Excerpt provided
== Segment start ==

“A school garden is a tremendously valuable tool to help young people turn book knowledge into real experience. This book is a must-have resource for anyone considering embarking on a youth gardening adventure.” —Mike Metallo, President, National Gardening Association
In this groundbreaking resource, two school garden pioneers offer parents, teachers, and school administrators everything they need to know to build school gardens and to develop the programs that support them. Today both schools and parents have a unique opportunity—and an increasing responsibility—to cultivate an awareness of our finite resources, to reinforce values of environmental stewardship, to help students understand concepts of nutrition and health, and to connect children to the natural world. What better way to do this than by engaging young people, their families, and teachers in the wondrous outdoor classroom that is their very own school garden?
It's all here: developing the concept, planning, fund-raising, organizing, designing the space, preparing the site, working with parents and schools, teaching in the garden, planting, harvesting, and even cooking, with kid-friendly recipes and year-round activities. Packed with strategies, to-do lists, sample letters, detailed lesson plans, and tricks of the trade from decades of experience developing school garden programs for grades K–8, this hands-on approach will make school garden projects accessible, inexpensive, and sustainable.
Arden Bucklin-Sporer is executive director of the San Francisco Green Schoolyard Alliance, an advocacy organization for school gardens and outdoor classrooms. She is the director of educational gardens for the San Francisco Unified School District, and a founding partner of Bay Tree Design, Inc., a landscape architecture firm. Arden has worked with green schoolyards and public school gardens for over a decade, building an award-winning school garden program as a public school parent and working closely with school districts at the local, state and national level. Her interest in urban agriculture is fueled by her family's organic farm and vineyard in Sonoma County, CA. Arden lives in San Francisco and Sonoma with her husband and three mostly grown sons.
Rachel Pringle is the chief strategy officer at Education Outside, where she co-founded the first national service corps dedicated to teaching hands-on science in the school garden. She has worked in environmental education since earning a master’s degree in conservation biology at the University of Pennsylvania.

== Segment end ==

Provided material
== Segment start ==

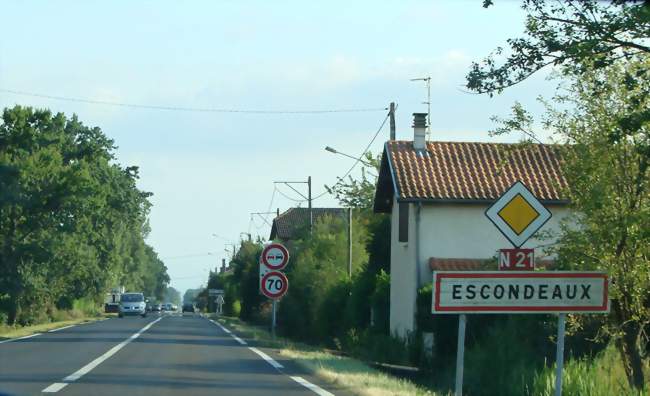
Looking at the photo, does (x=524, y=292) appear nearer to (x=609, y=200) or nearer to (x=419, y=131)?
(x=609, y=200)

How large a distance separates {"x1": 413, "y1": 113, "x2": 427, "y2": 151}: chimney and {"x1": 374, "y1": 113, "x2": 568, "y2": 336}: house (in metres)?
0.04

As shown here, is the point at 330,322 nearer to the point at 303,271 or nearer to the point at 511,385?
the point at 303,271

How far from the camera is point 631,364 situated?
56.0 ft

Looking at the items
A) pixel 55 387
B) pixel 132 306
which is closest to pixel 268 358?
pixel 55 387

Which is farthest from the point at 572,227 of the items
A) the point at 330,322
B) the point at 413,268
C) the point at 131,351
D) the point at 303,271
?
the point at 303,271

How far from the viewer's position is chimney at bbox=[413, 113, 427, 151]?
3622 centimetres

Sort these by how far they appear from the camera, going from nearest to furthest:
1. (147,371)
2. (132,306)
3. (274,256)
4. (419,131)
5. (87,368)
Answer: (147,371)
(87,368)
(274,256)
(419,131)
(132,306)

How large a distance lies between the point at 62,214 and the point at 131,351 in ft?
131

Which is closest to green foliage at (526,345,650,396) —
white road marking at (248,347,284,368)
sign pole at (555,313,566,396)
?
sign pole at (555,313,566,396)

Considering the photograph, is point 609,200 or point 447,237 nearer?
point 609,200

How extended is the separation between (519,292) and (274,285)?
55.9 ft

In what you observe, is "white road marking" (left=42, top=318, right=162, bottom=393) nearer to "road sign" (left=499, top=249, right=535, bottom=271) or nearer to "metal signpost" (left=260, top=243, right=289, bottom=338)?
"metal signpost" (left=260, top=243, right=289, bottom=338)

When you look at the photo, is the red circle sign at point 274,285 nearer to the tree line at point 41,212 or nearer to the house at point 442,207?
the house at point 442,207

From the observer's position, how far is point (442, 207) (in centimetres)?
3362
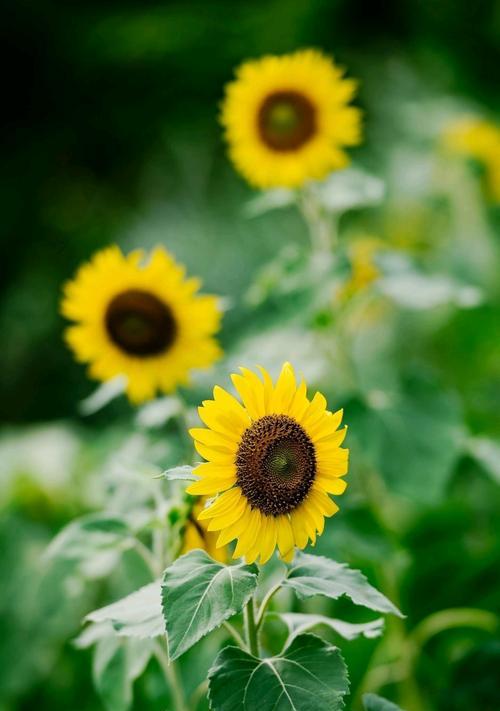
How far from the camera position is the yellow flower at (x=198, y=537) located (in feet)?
2.82

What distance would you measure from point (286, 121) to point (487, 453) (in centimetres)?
65

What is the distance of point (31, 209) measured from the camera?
332cm

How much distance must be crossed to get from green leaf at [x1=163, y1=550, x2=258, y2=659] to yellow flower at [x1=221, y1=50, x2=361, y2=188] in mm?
824

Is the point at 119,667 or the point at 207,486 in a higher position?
the point at 207,486

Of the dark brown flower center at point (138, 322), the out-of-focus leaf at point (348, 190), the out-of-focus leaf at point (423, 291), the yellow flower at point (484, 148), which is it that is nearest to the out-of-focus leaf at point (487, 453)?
the out-of-focus leaf at point (423, 291)

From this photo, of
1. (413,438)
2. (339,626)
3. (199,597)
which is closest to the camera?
(199,597)

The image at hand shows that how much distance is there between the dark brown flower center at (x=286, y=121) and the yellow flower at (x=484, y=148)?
3.07 feet

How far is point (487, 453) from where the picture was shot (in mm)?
1343

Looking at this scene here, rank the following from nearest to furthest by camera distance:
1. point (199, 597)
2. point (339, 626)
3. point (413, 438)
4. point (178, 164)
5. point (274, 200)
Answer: point (199, 597) → point (339, 626) → point (413, 438) → point (274, 200) → point (178, 164)

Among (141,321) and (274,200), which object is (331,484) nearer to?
(141,321)

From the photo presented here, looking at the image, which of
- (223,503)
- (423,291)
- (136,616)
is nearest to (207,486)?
(223,503)

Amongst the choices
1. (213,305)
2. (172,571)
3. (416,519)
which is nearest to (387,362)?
(416,519)

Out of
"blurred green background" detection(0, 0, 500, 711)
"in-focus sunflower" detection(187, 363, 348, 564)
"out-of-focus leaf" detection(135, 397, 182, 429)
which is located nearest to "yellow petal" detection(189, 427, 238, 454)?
"in-focus sunflower" detection(187, 363, 348, 564)

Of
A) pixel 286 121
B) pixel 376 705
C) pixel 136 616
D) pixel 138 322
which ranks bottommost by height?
pixel 376 705
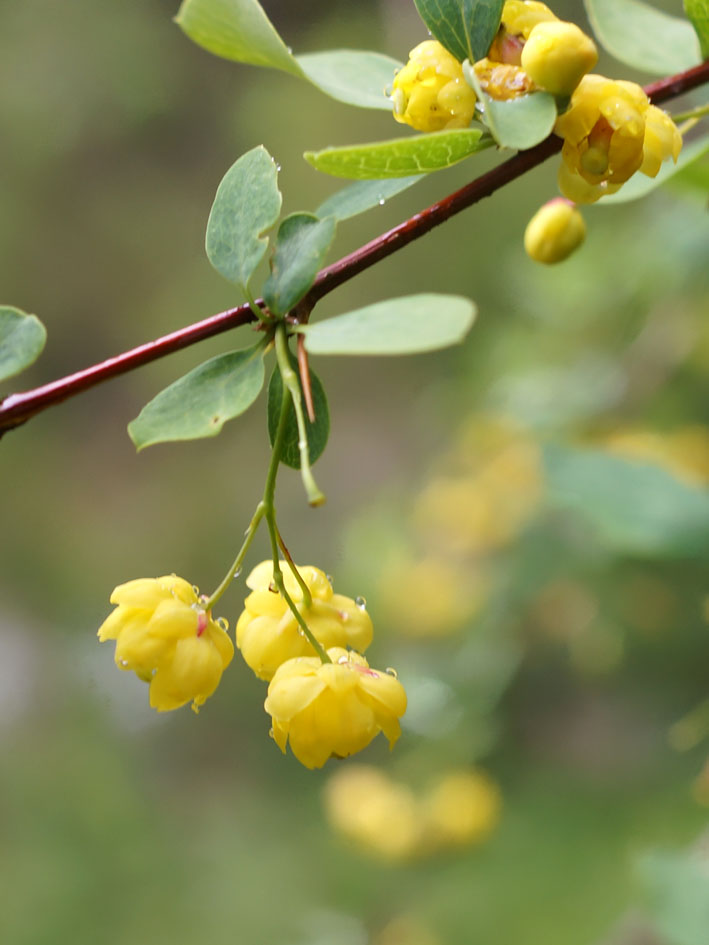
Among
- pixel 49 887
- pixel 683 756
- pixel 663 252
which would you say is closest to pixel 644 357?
pixel 663 252

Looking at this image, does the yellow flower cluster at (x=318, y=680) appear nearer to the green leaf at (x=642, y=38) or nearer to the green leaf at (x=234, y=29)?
the green leaf at (x=234, y=29)

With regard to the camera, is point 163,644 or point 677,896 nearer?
point 163,644

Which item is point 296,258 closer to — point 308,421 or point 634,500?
point 308,421

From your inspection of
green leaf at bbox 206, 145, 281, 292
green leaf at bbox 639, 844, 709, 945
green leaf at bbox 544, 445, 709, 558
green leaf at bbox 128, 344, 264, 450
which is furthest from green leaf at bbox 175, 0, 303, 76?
green leaf at bbox 639, 844, 709, 945

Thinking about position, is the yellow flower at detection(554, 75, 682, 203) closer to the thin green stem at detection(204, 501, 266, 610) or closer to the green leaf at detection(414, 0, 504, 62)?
the green leaf at detection(414, 0, 504, 62)

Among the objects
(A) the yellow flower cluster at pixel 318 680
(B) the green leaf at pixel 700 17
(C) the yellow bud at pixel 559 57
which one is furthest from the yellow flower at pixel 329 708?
(B) the green leaf at pixel 700 17

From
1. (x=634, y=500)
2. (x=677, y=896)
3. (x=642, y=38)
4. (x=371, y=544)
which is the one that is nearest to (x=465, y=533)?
(x=371, y=544)

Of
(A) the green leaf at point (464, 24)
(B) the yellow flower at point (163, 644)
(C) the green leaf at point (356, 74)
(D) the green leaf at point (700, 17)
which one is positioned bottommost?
(B) the yellow flower at point (163, 644)
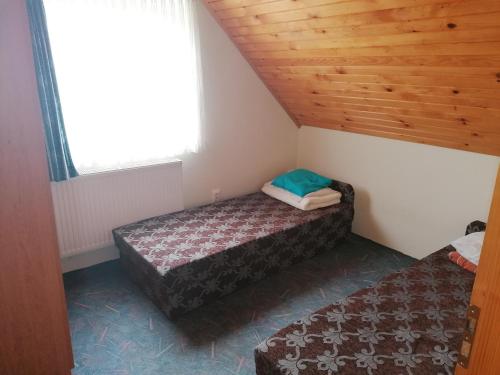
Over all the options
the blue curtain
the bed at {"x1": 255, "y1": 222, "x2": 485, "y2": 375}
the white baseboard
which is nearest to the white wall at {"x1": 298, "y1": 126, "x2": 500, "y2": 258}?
the bed at {"x1": 255, "y1": 222, "x2": 485, "y2": 375}

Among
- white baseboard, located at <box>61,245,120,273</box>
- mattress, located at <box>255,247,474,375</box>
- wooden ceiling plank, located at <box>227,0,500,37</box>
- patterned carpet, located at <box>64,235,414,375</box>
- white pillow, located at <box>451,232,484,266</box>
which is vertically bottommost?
patterned carpet, located at <box>64,235,414,375</box>

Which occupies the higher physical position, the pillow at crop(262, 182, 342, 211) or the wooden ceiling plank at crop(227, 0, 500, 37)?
the wooden ceiling plank at crop(227, 0, 500, 37)

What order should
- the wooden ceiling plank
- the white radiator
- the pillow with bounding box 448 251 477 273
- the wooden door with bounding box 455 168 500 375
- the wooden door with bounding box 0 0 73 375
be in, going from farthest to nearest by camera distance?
1. the white radiator
2. the pillow with bounding box 448 251 477 273
3. the wooden ceiling plank
4. the wooden door with bounding box 0 0 73 375
5. the wooden door with bounding box 455 168 500 375

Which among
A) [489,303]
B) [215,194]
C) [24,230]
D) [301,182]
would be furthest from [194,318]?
[489,303]

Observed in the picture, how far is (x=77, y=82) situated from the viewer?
2316mm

== Segment end ==

Exercises
(A) From the school garden book description, reproduce word for word the passage starting at "It's all here: developing" and ending at "inexpensive, and sustainable.".
(B) In the school garden book description, at which university did Rachel Pringle earn her master's degree in conservation biology?

Solutions to each task
(A)
It's all here: developing the concept, planning, fund-raising, organizing, designing the space, preparing the site, working with parents and schools, teaching in the garden, planting, harvesting, and even cooking, with kid-friendly recipes and year-round activities. Packed with strategies, to-do lists, sample letters, detailed lesson plans, and tricks of the trade from decades of experience developing school garden programs for grades K–8, this hands-on approach will make school garden projects accessible, inexpensive, and sustainable.

(B) The University of Pennsylvania.